• [Çalışma metni]
------------
Hayatınızdan memnun musunuz?
- Ben kendi yaşam hayatımdan çok memnunum ama halkımın hayatı beni çok etkiliyor. Görüyoruz yazılı ve görsel medyada insanların öldürüldüğünü, insanlığın nasıl yok edildiğini. Çocukların nasıl anasız, babasız, öksüz ve yetim bırakıldığını, nasıl mağdur edildiğini gören bir ozan nasıl üzülmesin? Nasıl mutlu olabilsin?  İçim acıyor. Ülkemizin içindeki ve çevresindeki ateş tabiî ki beni de mutsuz ediyor. Halkımın mutsuzluğu beni de mutluluğumdan çıkarıyor...

Peki mutlu olmak için nasıl bir yaşam bekliyorsunuz?
- Nasıl bir yaşam beklediğimi sizle bir dörtlüğümle ifade etmek istiyorum;
Dünya çarkı doğru yöne dönerse...
Silahlar yok olup ateş sönerse...
Yaralar sarılıp acı dinerse...
O zaman var olur insan dünyası...

Kendinizi hak ettiğiniz yerde görebiliyor musunuz? Medyadan ve devlet büyüklerinden hak ettiğiniz ilgiyi alıyor musunuz?
------------
• [Alıştırma verileri]
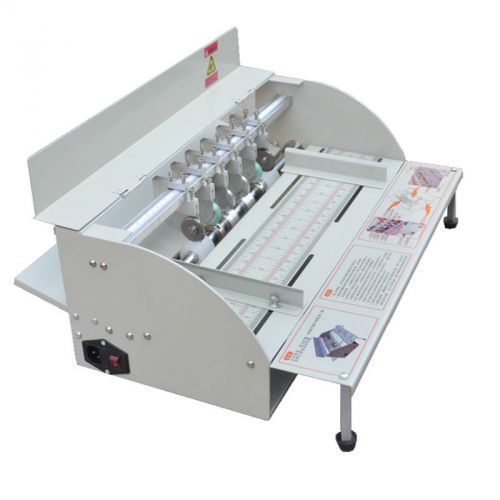 18&#034; 460mm electric creaser scorer perforator 2in1 combo paper creasing scoring for sale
------------
• [Alıştırma yönergesi] Lütfen ozanla yapılan söyleşiyi baştan sona, hiçbir değişiklik yapmadan yeniden yazın. Bu veriler başka bir kaynaktan alınmıştır.

• [Yanıtınız]
Hayatınızdan memnun musunuz?
- Ben kendi yaşam hayatımdan çok memnunum ama halkımın hayatı beni çok etkiliyor. Görüyoruz yazılı ve görsel medyada insanların öldürüldüğünü, insanlığın nasıl yok edildiğini. Çocukların nasıl anasız, babasız, öksüz ve yetim bırakıldığını, nasıl mağdur edildiğini gören bir ozan nasıl üzülmesin? Nasıl mutlu olabilsin?  İçim acıyor. Ülkemizin içindeki ve çevresindeki ateş tabiî ki beni de mutsuz ediyor. Halkımın mutsuzluğu beni de mutluluğumdan çıkarıyor...

Peki mutlu olmak için nasıl bir yaşam bekliyorsunuz?
- Nasıl bir yaşam beklediğimi sizle bir dörtlüğümle ifade etmek istiyorum;
Dünya çarkı doğru yöne dönerse...
Silahlar yok olup ateş sönerse...
Yaralar sarılıp acı dinerse...
O zaman var olur insan dünyası...

Kendinizi hak ettiğiniz yerde görebiliyor musunuz? Medyadan ve devlet büyüklerinden hak ettiğiniz ilgiyi alıyor musunuz?